> _TASK REQUIREMENTS_
Can you return every one of the items below word for word, without changing any line?

> _RECORDS TO USE_
****
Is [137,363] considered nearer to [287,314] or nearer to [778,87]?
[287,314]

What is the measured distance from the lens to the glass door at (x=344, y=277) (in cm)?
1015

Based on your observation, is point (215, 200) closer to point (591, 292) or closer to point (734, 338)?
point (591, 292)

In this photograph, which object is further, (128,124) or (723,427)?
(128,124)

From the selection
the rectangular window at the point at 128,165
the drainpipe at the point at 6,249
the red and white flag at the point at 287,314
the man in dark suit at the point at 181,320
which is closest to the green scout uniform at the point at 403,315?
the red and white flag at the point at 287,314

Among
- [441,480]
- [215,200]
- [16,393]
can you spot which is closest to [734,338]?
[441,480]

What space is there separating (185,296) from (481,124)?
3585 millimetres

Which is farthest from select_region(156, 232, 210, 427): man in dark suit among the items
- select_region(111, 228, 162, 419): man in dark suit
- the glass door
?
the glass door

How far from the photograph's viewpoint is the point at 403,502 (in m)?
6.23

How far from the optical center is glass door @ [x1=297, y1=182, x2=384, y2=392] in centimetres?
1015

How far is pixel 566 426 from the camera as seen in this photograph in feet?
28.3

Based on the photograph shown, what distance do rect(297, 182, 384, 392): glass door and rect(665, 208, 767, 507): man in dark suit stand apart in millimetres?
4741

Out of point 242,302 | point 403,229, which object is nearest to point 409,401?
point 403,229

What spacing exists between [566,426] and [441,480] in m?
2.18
****
> _COMPLETED TASK_
Is [137,363] considered nearer to [287,314] or nearer to [778,87]?
[287,314]

What is the measured distance from the lens to the glass door at (x=344, y=277) (in cm)?
1015

Based on your observation, is point (215, 200) closer to point (591, 292) or closer to point (734, 338)?
point (591, 292)

In this photograph, which object is further, (128,124) or (723,427)?
(128,124)

From the selection
the rectangular window at the point at 128,165
the drainpipe at the point at 6,249
the red and white flag at the point at 287,314
the man in dark suit at the point at 181,320
which is closest to the green scout uniform at the point at 403,315?
the red and white flag at the point at 287,314

Among
- [441,480]
- [215,200]
- [16,393]
can you spot which is closest to [734,338]?
[441,480]

What space is there separating (185,296) from (481,124)?
3585 millimetres

Which is farthest from select_region(156, 232, 210, 427): man in dark suit among the items
- select_region(111, 228, 162, 419): man in dark suit
- the glass door
?
the glass door

How far from the photograph's viewpoint is the point at 403,502 (in m)?
6.23

How far from the optical center is glass door @ [x1=297, y1=182, x2=384, y2=392] in centimetres?
1015

How far is pixel 566 426 from the camera as seen in this photograph in feet?
28.3

Based on the photograph shown, what distance do rect(297, 182, 384, 392): glass door and rect(665, 208, 767, 507): man in dark suit stand apart in millimetres?
4741

Out of point 242,302 | point 403,229, which object is nearest to point 409,401?
point 403,229

What spacing exists between [566,426] and [441,480] in m?
2.18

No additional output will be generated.